SELECTED TEXT Block Start
Before we start, let us import the main modules that we will need for this lecture. You may see some new modules in the list below, we will add more details in the right sections.

In [None]:
# @title Notebook Setup { display-mode: "form" }
# Import the main modules used in this worksheet
import numpy as np
import matplotlib.pyplot as plt
import pandas as pd
from sklearn.linear_model import LinearRegression
import scipy.optimize
# suppress warnings
import warnings
warnings.filterwarnings('ignore')
# Load the google drive with your files 
from google.colab import drive
drive.mount('/content/drive')
# The following needs to be the path of the folder with all your datafile in .csv format
base_path = '/content/drive/MyDrive/'

In [None]:
# @title Functions to load the data { display-mode: "form" }
def load_data_to_file_dict(file_dict):
    """
SELECTED TEXT Block End
### ASSIGNED TASK 1:
Reproduce part of the notebook setup excerpt, starting at the words "Before we start, let" and ending after the words "warnings.filterwarnings('ignore')".
### ASSIGNED TASK 2:
Pick up the notebook setup excerpt and continue it from its last line.
RECORDS PROVIDED Block Start
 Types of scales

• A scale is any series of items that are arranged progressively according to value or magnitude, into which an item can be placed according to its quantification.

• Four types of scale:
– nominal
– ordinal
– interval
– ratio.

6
RECORDS PROVIDED Block End
RECORDS PROVIDED Block Start
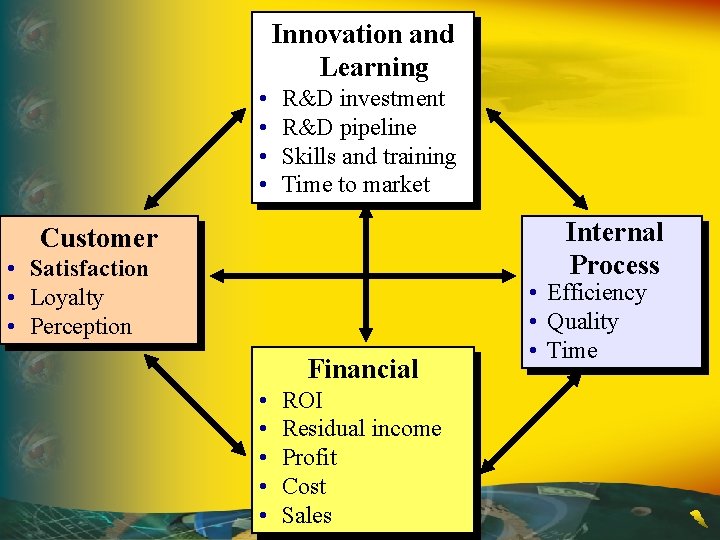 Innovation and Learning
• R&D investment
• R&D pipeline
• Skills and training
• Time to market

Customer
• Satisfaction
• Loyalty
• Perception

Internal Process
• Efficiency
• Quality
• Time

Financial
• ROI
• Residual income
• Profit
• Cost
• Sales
RECORDS PROVIDED Block End
### WRITTEN REPLY 1:
Before we start, let us import the main modules that we will need for this lecture. You may see some new modules in the list below, we will add more details in the right sections.

In [None]:
# @title Notebook Setup { display-mode: "form" }
# Import the main modules used in this worksheet
import numpy as np
import matplotlib.pyplot as plt
import pandas as pd
from sklearn.linear_model import LinearRegression
import scipy.optimize
# suppress warnings
import warnings
warnings.filterwarnings('ignore')

### WRITTEN REPLY 2:
    Load a uv-vis .csv file. 
    The format of the file should have two rows of headers and two columns of data (time and absorbance)
    The file may have additional information from the instrument saved at the bottom

    Input variables:
        file_dict : a dictionary with 'path' and 'name' keys corresponding to the file to be loaded
    
    Action: 
        Add to file_dict a Pandas DataFrame with two columns: time (in seconds) and absorbance (in input units)   
    """
    data = pd.read_csv(file_dict['path']+file_dict['name'],header=1,usecols=(0,1)).apply(pd.to_numeric,errors='coerce').dropna()
    data = data[data['Abs']>0.]
    if data.keys()[0] == 'Time (sec)' :
        data = data.rename(columns={'Time (sec)':'time'})
    elif data.keys()[0] == 'Time (min)' :
        data['time'] = data['Time (min)'] * 60
        data = data.drop('Time (min)',axis=1)
    data = data.rename(columns={'Abs':'absorbance'})
    file_dict['data'] = data
    return

def load_data_to_file_list(file_list):
    """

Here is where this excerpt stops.